Influenza claims two lives as virus sweeps Sydney : LUSENET : Grassroots Information Coordination Center (GICC) : One Thread

Wednesday, September 6 3:35 PM SGT

Influenza claims two lives as virus sweeps Sydney SYDNEY, Sept 6 (AFP) - Health officials on Wednesday warned athletes and tourists arriving for the Olympics to seek vaccines for a 'flu virus now threatening millions here after claiming at least two lives.

Two children have already died and up to 800,000 people overall have been infected during Sydney's seasonal influenza epidemic, state health authorities for New South Wales told AFP.

Every influenza epidemic claims lives, so visitors over 65 years old, or with a history of respiratory illness visiting Sydney, should get a vaccination, a senior Health Department epidemiologist said.

As the number of flu cases rises, the Sydney Organising Committee for the Olympic Games (SOCOG) has offered vaccinations to all athletes.

Elite sports men and women, along with the elderly, children and respiratory illness sufferers, are ironically most vulnerable to the virus.

Two strains of the virus, known as Sydney influenza types A and B, swept Britain and Europe during recent northern hemisphere winters, claiming dozens of lives.

A New South Wales Health Department epidemiologist, Jeremy McAnulty, said that up to one-fifth of Sydney's four-million strong population could be affected.

"Typically, the flu comes into a community and affects 10 to 20 percent of the population," McAnulty said.

"We encourage vaccinations, but particularly stress them to people over 65."

The sick, frail and elderly were the most likely to develop fatal complications, he said.

"It is what you would expect in any community," McAnulty said.

"In context of a flu epidemic, you expect...deaths among people at risk."

Local health authorities advise that all Australians aged over 65, and Aborigines over 50, to seek vaccinations as a matter of course.

US Olympic team members have already been prescribed anti-flu medication.

"These athletes have prepared their whole lives to compete in the Olympic Games, so it is important that we take appropriate measures to keep everyone participating healthy," Brock Schnebel, the US Olympic Committee's senior physician, said last month.

A senior physician at the New Children's Hospital in Sydney told the Daily Telegraph the number of children needing medical treatment during the outbreak had doubled in the past two weeks, and two of them had died.

"We are getting a peak in our flu season now and it's appearing later than it did last year," Alison Kesson said.

"We haven't had a bad winter at all, but in the last week or two, we've had an upsurge.

"There's been a resurgence and most of it is influenza Sydney A," she said.

The World Health Organisation issued a flu warning for Sydney earlier this month.

"If I was an Olympic athlete, I would have had my flu shots," Alan Hampson, a doctor attached to the WHO's Collaborating Centre For Influenza, said.

Hampson warned Olympic crowds provided an ideal environment for transmission of the virus.

Seasonal influenza breakouts usually occur here between July and September here, or the winter and early spring months in the southern hemisphere.
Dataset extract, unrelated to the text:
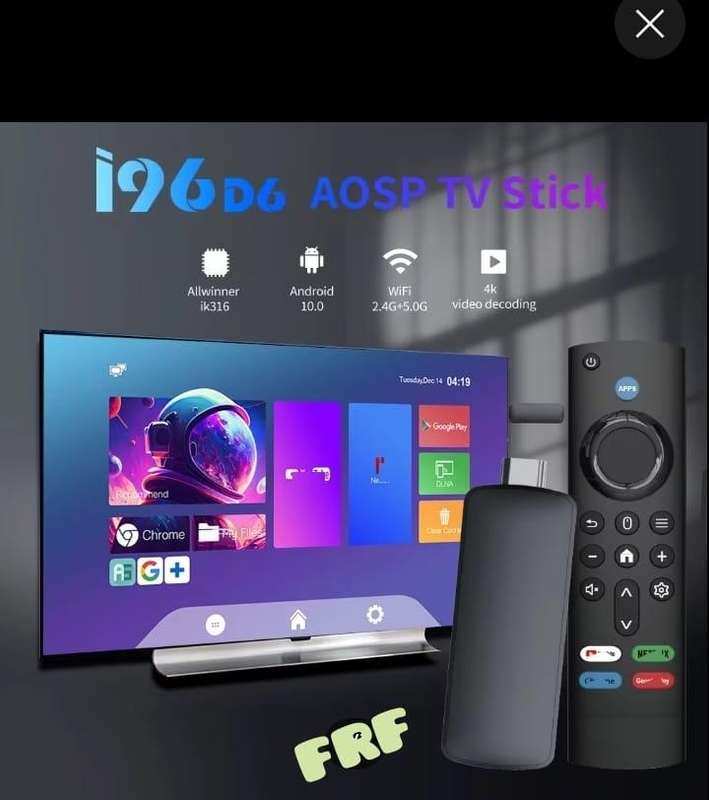 Fire tv stick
Symptoms of the virus include fever, muscle pain, persistent cough, headache and throat irritation.

-- Martin Thompson (, September 06, 2000


As I read this I think 1918 and all those soldiers returning from the war in France.
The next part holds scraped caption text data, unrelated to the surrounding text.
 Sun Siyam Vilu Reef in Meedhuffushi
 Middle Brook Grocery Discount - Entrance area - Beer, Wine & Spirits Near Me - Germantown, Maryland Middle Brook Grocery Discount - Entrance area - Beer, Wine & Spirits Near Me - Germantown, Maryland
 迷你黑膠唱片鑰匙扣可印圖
-- Martin Thompson (, September 06, 2000.

Gosh, this must sure be good news for all those athletes all over the world now converging on Australia for the Olympics.

-- Uncle Fred (, September 06, 2000.

Just a reminder!

Subject: Delays, shortages in flu vaccine expected

Published Friday, June 23, 2000, in the San Jose Mercury News Delays, shortages in flu vaccine expected New York Times

Shipments of influenza vaccine for the fall will be significantly delayed and there may be shortages because of manufacturing problems, federal officials said Thursday.

In disclosing the surprising development, the officials told clinics, hospitals and other health care providers to delay mass influenza immunization campaigns for at least a month and to make provisions to immunize people at highest risk first. Preparations are now under way for the immunizations, which are usually conducted from October through mid-November.

The shipment delay was attributed in part to laboratory difficulties in growing two new influenza strains in this year's vaccine.

-- Martin Thompson (, September 06, 2000.